So, dream, old man, dream.  It might just come true.

Sunday, June 8, 2014

CROSSROADS: LIFE'S QUESTION MARKS

I don't remember when I reached the first major junction in my life, but I'm almost sure I took the wrong road.  If I sat down and thought hard enough, I might remember most of the crossroads that appeared along life's highway . . . but I don't want to do that.  How many wrong roads have I taken?  And how would I know for sure it was the wrong road?  I can answer the second question.  Where you end up reveals whether or not you made a good choice at the crossroads.  The destination of a road we pick at these junctions or crossroads is seldom known to us, and we call that uncertainty.  The most difficult thing any of us deal with in life is this uncertainty.

My family is small, just a couple of kids now in their forties, and a couple of grandkids - a 21 year old, and an 18 year old.  I'm the only surviving grandpa, and I know some things about crossroads.  From what I can determine at this point, my kids and grandkids haven't figured out which road to take.  So far, their choices have been mostly wrong, and there are always consequences to taking wrong roads.  My two grown children have been through their wild and wooly years, have taken a beating doing it (lots of wrong turns), and are starting to make wiser decisions.  The two grandkids are at least consistent - wrong road always, ignoring sometimes the right one even though it is plainly marked.  Do you remember those marked crossroads?  How many wrong roads did you take even forewarned that it was treacherous?  Yeah, me too, but I'm old now and know better.  I pay attention to signs now.

I come from a family of high achievers.  Both of my parents were highly educated (one a minister and the other an educator), and they demanded the same of me.  I resisted at first, but the constant pressure they put on me finally paid off.  Like any good parent, they tried to point out the roads I should take when presented with crossroads . . . but I didn't pat attention.  Life beat me up a lot - yeah, a whole lots, and it finally beat me to my knees.  It's easier to pay attention when you're on your knees because by then, you're finally humble.  Listening takes a certain amount of humility, and it took lots of suffering to bring me to that point.  I was forty years old when I finally took a right road, started building a life based on taking into consideration the signs life also gives us.  Sometime finding the signs that tell us which road to take is hard because they aren't all that obvious, but they are there.

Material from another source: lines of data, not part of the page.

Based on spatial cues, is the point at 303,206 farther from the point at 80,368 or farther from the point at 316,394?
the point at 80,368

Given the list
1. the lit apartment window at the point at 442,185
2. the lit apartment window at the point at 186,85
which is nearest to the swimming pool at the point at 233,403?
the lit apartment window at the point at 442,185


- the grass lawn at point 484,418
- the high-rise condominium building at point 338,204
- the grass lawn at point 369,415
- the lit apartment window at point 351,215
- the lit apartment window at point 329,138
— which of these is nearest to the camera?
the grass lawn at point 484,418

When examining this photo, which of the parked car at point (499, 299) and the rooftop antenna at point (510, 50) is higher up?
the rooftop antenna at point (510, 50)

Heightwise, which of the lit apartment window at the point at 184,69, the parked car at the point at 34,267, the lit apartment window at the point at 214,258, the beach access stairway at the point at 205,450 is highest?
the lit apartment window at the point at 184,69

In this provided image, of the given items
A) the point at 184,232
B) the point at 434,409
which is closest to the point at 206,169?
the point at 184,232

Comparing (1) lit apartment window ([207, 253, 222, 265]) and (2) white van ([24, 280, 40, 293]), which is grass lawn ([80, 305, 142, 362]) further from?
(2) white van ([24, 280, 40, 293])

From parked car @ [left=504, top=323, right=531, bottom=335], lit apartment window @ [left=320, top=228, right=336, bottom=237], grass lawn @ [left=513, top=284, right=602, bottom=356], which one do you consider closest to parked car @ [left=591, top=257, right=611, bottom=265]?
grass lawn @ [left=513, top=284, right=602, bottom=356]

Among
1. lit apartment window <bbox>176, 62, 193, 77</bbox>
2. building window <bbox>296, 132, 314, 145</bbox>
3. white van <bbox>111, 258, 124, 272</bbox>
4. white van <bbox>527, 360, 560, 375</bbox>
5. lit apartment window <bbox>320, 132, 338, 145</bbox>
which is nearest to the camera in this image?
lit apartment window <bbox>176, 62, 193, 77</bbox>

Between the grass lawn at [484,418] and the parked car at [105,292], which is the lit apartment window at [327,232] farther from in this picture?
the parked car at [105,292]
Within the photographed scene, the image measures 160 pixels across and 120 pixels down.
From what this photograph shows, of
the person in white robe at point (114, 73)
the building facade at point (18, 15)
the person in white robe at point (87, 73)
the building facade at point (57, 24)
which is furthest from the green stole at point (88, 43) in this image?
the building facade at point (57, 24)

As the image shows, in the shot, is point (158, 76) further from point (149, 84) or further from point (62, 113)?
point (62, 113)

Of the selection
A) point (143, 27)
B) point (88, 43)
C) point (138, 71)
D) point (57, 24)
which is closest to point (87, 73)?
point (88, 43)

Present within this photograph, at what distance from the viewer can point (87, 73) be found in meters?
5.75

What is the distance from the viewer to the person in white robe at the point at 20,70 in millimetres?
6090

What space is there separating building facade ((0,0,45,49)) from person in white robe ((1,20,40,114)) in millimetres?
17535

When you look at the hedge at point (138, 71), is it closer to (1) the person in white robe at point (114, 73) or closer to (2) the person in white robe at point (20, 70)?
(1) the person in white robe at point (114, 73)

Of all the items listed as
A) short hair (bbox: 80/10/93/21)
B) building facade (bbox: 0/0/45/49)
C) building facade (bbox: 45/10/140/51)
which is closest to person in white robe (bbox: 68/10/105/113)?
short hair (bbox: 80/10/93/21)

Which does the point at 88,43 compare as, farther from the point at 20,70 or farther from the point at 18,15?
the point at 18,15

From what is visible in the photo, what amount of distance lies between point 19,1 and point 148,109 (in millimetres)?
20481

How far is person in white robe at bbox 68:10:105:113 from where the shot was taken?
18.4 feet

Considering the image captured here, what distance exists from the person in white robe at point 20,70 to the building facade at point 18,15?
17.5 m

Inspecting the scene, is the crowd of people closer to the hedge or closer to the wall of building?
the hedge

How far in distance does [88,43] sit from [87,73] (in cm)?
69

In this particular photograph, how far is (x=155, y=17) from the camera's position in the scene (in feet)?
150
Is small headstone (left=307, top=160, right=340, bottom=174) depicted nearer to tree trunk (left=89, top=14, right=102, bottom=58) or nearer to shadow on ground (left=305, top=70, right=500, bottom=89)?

I made sure both of my kids got good educations, tried to point the way for them as they chose professions and got on with their lives.  My two grandkids are struggling right now because they're all puffed up with youthful arrogance . . . and ignorances.  I've got big time investment in both of these young people, but I've reached a crossroads myself.  Should I follow the road of intervention, do my best to get in the way of their wrong road choices, or should I become an observer and watch as life beats them up?  Which is the wise road?  I chose the road of intervention with my own children, and I did that with a firm and demanding hand.  Doing that took a lot out of me, and I'm tired now.  I'm just the grandpa, not the parent, and I choose the road of the observer.  That means I've taken the road of letting go, but I've traveled it before . . . and it's a bitch.

Tuesday, June 3, 2014

AND THE ANSWER IS?

NO!  Not just no, but hell no!

I'm coming up with a standard answer these days.  Just say no.  Here are a few.

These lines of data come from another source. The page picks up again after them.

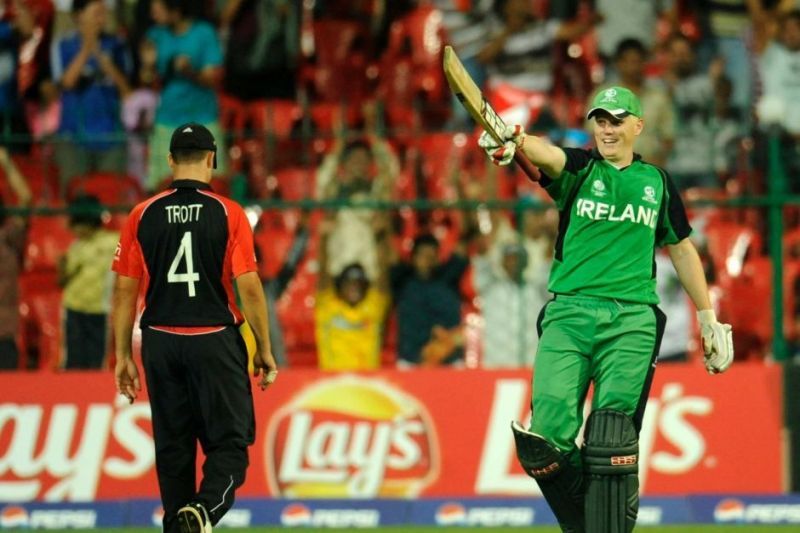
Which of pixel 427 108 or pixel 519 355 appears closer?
pixel 519 355

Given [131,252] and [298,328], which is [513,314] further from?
[131,252]

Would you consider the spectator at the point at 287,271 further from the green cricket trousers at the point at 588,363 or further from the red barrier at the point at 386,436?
the green cricket trousers at the point at 588,363

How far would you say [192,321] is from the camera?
26.1 ft

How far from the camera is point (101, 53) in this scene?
15.2 m

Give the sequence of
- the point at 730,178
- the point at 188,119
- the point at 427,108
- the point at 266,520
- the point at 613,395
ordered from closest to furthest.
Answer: the point at 613,395 → the point at 266,520 → the point at 730,178 → the point at 188,119 → the point at 427,108

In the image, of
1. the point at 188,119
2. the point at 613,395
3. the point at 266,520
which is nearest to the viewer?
the point at 613,395

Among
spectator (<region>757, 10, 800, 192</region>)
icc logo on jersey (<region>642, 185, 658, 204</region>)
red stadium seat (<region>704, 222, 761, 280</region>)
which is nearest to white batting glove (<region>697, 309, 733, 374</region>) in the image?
icc logo on jersey (<region>642, 185, 658, 204</region>)

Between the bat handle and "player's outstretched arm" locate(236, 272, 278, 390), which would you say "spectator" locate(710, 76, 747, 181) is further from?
"player's outstretched arm" locate(236, 272, 278, 390)

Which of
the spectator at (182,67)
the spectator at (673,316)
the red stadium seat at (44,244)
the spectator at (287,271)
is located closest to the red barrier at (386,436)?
the spectator at (673,316)

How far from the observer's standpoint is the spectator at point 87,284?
41.3 ft

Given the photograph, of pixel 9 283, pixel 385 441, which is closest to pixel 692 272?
pixel 385 441

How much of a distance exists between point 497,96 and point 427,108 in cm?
102

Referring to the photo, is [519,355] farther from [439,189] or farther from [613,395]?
[613,395]

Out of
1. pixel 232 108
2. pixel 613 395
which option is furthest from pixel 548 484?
pixel 232 108
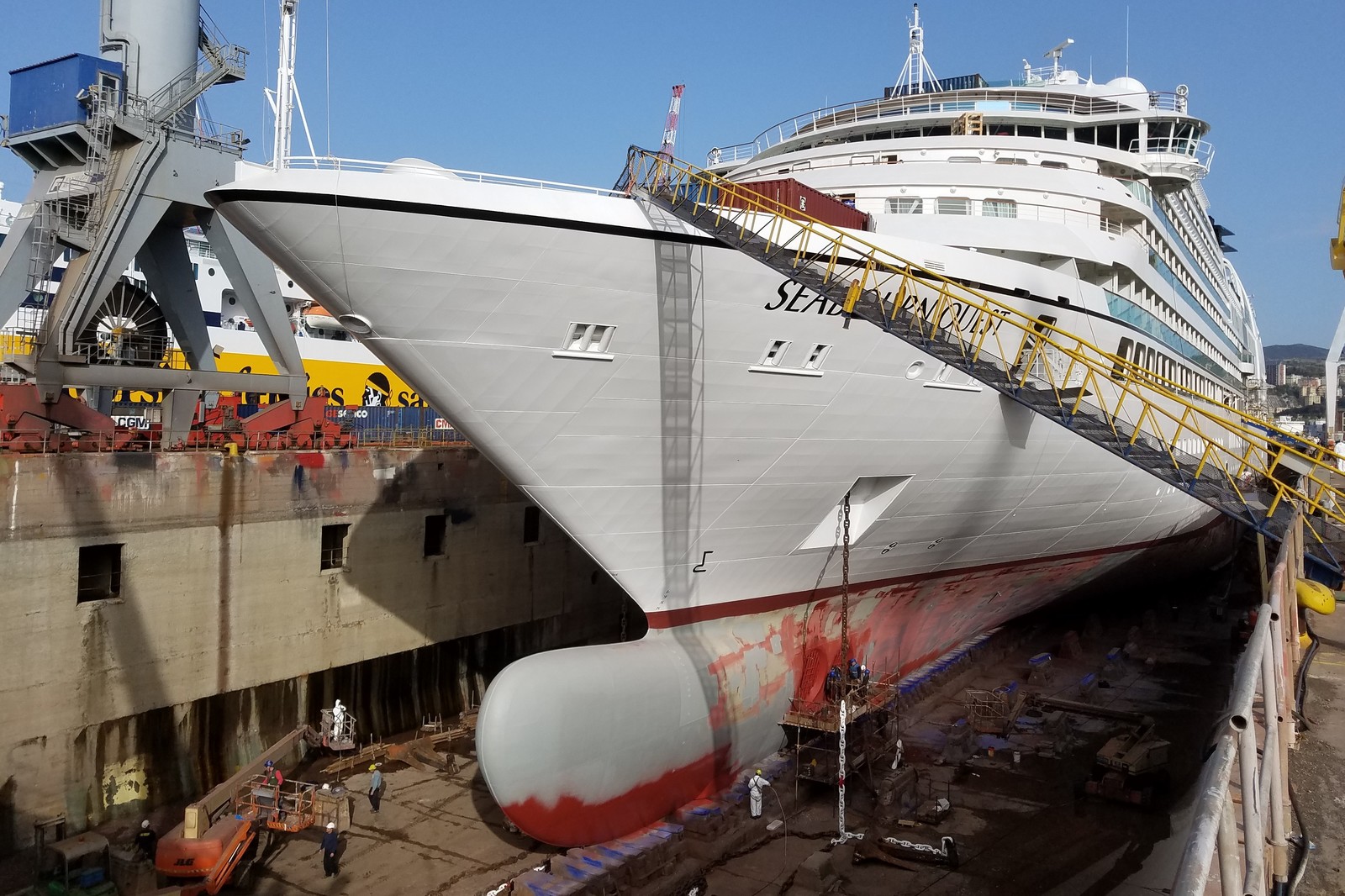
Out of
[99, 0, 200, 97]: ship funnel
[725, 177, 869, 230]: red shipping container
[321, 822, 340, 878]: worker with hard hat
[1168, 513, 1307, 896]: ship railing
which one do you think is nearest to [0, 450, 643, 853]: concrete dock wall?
[321, 822, 340, 878]: worker with hard hat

No, I don't want to go to dinner at an expensive restaurant.  No, I don't want a new car.  No, I don't want to go to your church.  No, I don't want to take a cruise . . . anywhere.  No, I will not respond to your text message.  No, I don't want a drink of anything with alcohol in it.  No, I will not loan you my pickup truck.  No, I will not loan you money (unless you're a kid or grandkid).  No, I will not enter your contest.  No, my tools are not for loan.  No, I will not buy your foreign raised anything (like Walmart fish).  No, I will not wait for hours if my appointment was at 10:00 o'clock.  No, I will not stand in line to see a movie.  No, I will not attend a concert with you (Unless it's James Taylor or some other entertainer I admire).  No, I will not donate to any national fundraiser.  No, you can't have one of my cats.  No, I do not want to be a Mormon or Jehovah's Witness.  No, I won't write a poem for you.  No, I won't play guitar and sing for you.  No, I won't go Black Friday shopping with you.  No, I won't go tubing down the Guadalupe with you.  No, I will not play golf with you.  No, I won't watch Duck Dynasty or any other redneck show with you.  No, you can't have free copies of my books (unless I owe you).  No, you can't sell my collected stuff on ebay (until I'm dead).  No, I will never euthanize an animal out of convenience.  No, I will not go hunting with you.  No, I will not go on vacation with you (unless you're my wife).  And no, you don't have to read this idiotic blog if you don't want to (I should've said that first, right?)

Sunday, June 1, 2014

MY LAST GRADUATION (THANK GOD)!

Thank you Lord for endings, and for me there will be no more graduations.  As a retired college professor, I've seen lots of college graduation ceremonies.  I sat on the stage with other faculty members and watched with great anticipation . . . that it would soon end.  Graduation ceremonies for those who aren't there to see a relative graduate can be dismal affairs, and the more of them I attended, the more I hated them.  I only went through one graduation ceremony and that was to receive my M.A.  Found a way to get out of all the others, and there are several diplomas hanging on my office wall.  I attended my daughter's high school graduation, and her college graduation because that was local, right there at hand.  I didn't attend my son's graduations from high school and college in Arizona because they took place a long way off, and I was tied up with coaching duties.  Now, both of my grandkids have graduated from high school, and I attended both ceremonies, and that's the end of it for me.  I've had enough.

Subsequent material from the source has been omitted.